LSTM WITH FEEDFORWARD NEURAL NETWORK

In [None]:
import numpy as np
import pandas as pd
import tensorflow as tf
from tensorflow.keras.models import Model
from tensorflow.keras.layers import Input, Dense, LSTM, Embedding, Concatenate, Dropout, BatchNormalization
from tensorflow.keras.optimizers import Adam
from sklearn.model_selection import train_test_split
from tensorflow.keras.preprocessing.sequence import pad_sequences
from tensorflow.keras.callbacks import EarlyStopping
from sklearn.metrics import accuracy_score, precision_score, recall_score, f1_score

MAX_SEQUENCE_LENGTH = 50  
EMBEDDING_DIM = 50

# preextracted features
def combine_features(df):
    sender_features = np.array(df['sender_features'].tolist())
    subject_features = np.array(df['subject_features'].tolist())
    date_features = np.array(df['date_features'].tolist())
    body_features = np.array(df['body_features'].tolist())
    tfidf_features = np.array(df['tfidf_features'].tolist())
    word2vec_features = np.array(df['word2vec_features'].tolist())
    return np.concatenate([sender_features, subject_features, date_features, body_features, tfidf_features ,word2vec_features ], axis=1)

# tokenise text, and do padding so that length is equal
def preprocess_text(df, max_sequence_length, tokenizer=None):
    if tokenizer is None:
        tokenizer = tf.keras.preprocessing.text.Tokenizer()
        tokenizer.fit_on_texts(df['processed_text'])
    text_sequences = tokenizer.texts_to_sequences(df['processed_text'])
    text_padded = pad_sequences(text_sequences, maxlen=max_sequence_length)
    return text_padded, tokenizer

train = pd.read_parquet('train.parquet')
test = pd.read_parquet('test.parquet')

X_train_combined = combine_features(train)
X_test_combined = combine_features(test)

# preprocess text for lstm
X_train_text, tokenizer = preprocess_text(train, MAX_SEQUENCE_LENGTH)
X_test_text, _ = preprocess_text(test, MAX_SEQUENCE_LENGTH, tokenizer)
word_index = tokenizer.word_index

y_train = train['label'].values
y_test = test['label'].values

# split 80 20
X_train, X_val, y_train, y_val, body_train, body_val = train_test_split(
    X_train_combined, y_train, X_train_text, test_size=0.2, random_state=42
)

print(body_train.shape)  
print(X_train.shape)     

# lstm
input_body = Input(shape=(MAX_SEQUENCE_LENGTH,))
embedding_layer = Embedding(input_dim=len(word_index) + 1, output_dim=EMBEDDING_DIM, input_length=MAX_SEQUENCE_LENGTH)(input_body)
lstm_out = LSTM(32)(embedding_layer)  

# Define input for other features
input_features = Input(shape=(X_train_combined.shape[1],))  
concat = Concatenate()([lstm_out, input_features])

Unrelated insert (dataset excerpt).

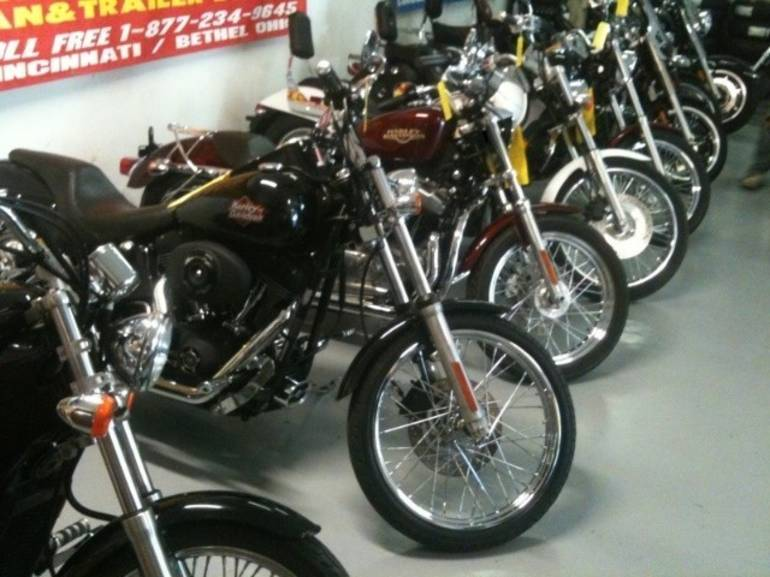 See more photos for this We Buy Bikes -------- Speed Master, 2012 motorcycle listing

# feed forward with batch normalisation, dropout, relu and l2 regulatization
dense_out = Dense(128, activation='relu', kernel_regularizer=tf.keras.regularizers.l2(0.01))(concat)  
dense_out = BatchNormalization()(dense_out)
dense_out = Dropout(0.5)(dense_out)
dense_out = Dense(64, activation='relu', kernel_regularizer=tf.keras.regularizers.l2(0.01))(dense_out) 
dense_out = BatchNormalization()(dense_out)
dense_out = Dropout(0.3)(dense_out)
dense_out = Dense(32, activation='relu', kernel_regularizer=tf.keras.regularizers.l2(0.01))(dense_out) 
dense_out = BatchNormalization()(dense_out)
dense_out = Dropout(0.3)(dense_out)

output = Dense(1, activation='sigmoid')(dense_out)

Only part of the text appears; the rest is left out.